Events  •  Portraits

Franco-British Business Awards: Decathlon wins for positive impact

Winner of the Franco-British Business Award for Community Impact, Decathlon donated snorkelling masks to NHS hospitals to aid in Covid-19 treatment

Early in the pandemic, sports retailer Decathlon stopped sales of their full-face snorkel masks to donate their supply to hospitals across Europe, at a time when respirators were in short supply.

Thousands of their EasyBreath masks were retrofitted by medical professionals and used as C-PAP ventilators for treatment of Covid-19 patients by health services including the NHS and the Foundation Hopitaux de Paris.

‘This crisis and the way we reacted in Decathlon had a big impact on the co-writing of our group vision,’ says Decathon’s CSR Leader Delphine Mazillier. Within the UK, the company has 1,500 staff across forty-five stores, London headquarters and warehouse in Northampton.

Mazillier lists three core criteria of a successful a community outreach project. Firstly, the company purpose and mission and operational actions ‘need to be fully aligned,’ from ‘top down and bottom up’ in order to empower staff across the company.

‘The second criteria are the common values that we share within the company.’ Their core values – responsibility, vitality, authenticity and generosity – can be seen, she says, throughout the business, including how they hire and manage staff.

Decathlon has also set out strong sustainability commitments in their 2020-2026 strategic plan, to develop people, to preserve the nature, and to create sustainable values.

The third condition is to ‘trust people,’ she says, both internally and externally. The mask donation was a grassroots initiative generated from staff – firstly in Italy, where the idea was trialled in collaboration with the Institute of Studies for the Integration of Systems and the Gardone Valtrompia hospital in Rome.

‘Trusting people in the corporate world is not always easy,’ says Mazillier, but it can have huge rewards. ‘Top management never told the employees involved that they had to do this. It was obvious what to do, and they took the decision by themselves.’

Decathlon eased their patent on the EasyBreath mask, and their product team shared technical data to speed up testing and retrofitting. Health bodies, like the NHS, handled the regulatory side of sourcing medical equipment unconventionally. In order to prepare the masks for medical use, bespoke valves had to be fitted by medical equipment specialists using a 3-D printing process.
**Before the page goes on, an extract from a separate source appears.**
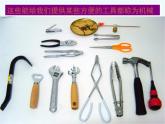八年级下物理课件八年级下册物理课件《杠杆》  人教新课标 (1)_人教新课标
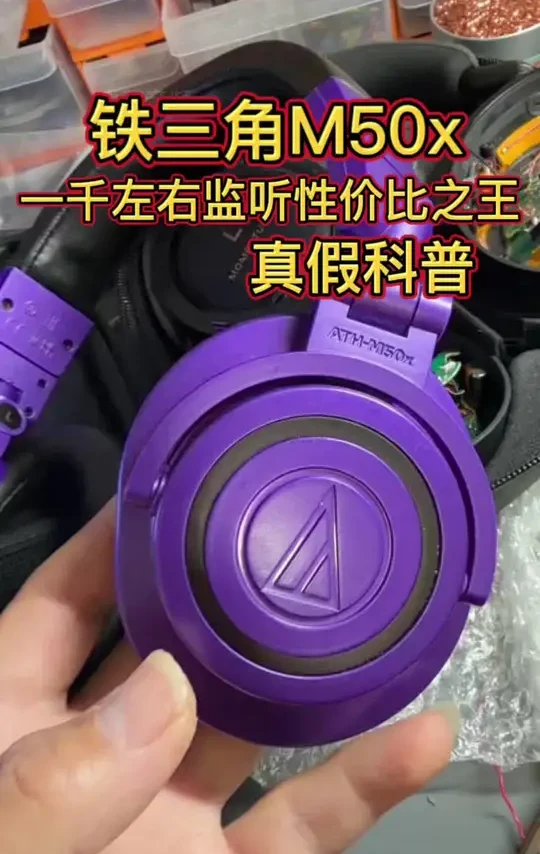 铁三角M50x真假科普，测评，#铁三角m50x真假科普#铁三角m50x耳机维修 #铁三角m70x耳机维修 #铁三角r70x耳机维修 #铁三角adx5000耳机维修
Success of the project in Italy spread quickly on social media, and enabled Decathlon to reach out to health care providers in countries across Europe where they operate, and to work with a range of in-country medical equipment providers for the retrofitting.

‘I have to insist on the fact that this is a collaborative project,’ says Mazillier. ‘This award should not only be Decathlon’s, the other companies that played an important role share this award with us.’

Another aspect of successful CSR initiatives, is when you don’t work alone. ‘For us,’ she says, ‘it means we could work faster and achieve real results when lives were at stake.’

 

Decathlon was represented at the Franco-British Business Awards by Delphine Mazillier, Community Impact Coordinator. The Community Impact Award was sponsored by Dassault Systemes.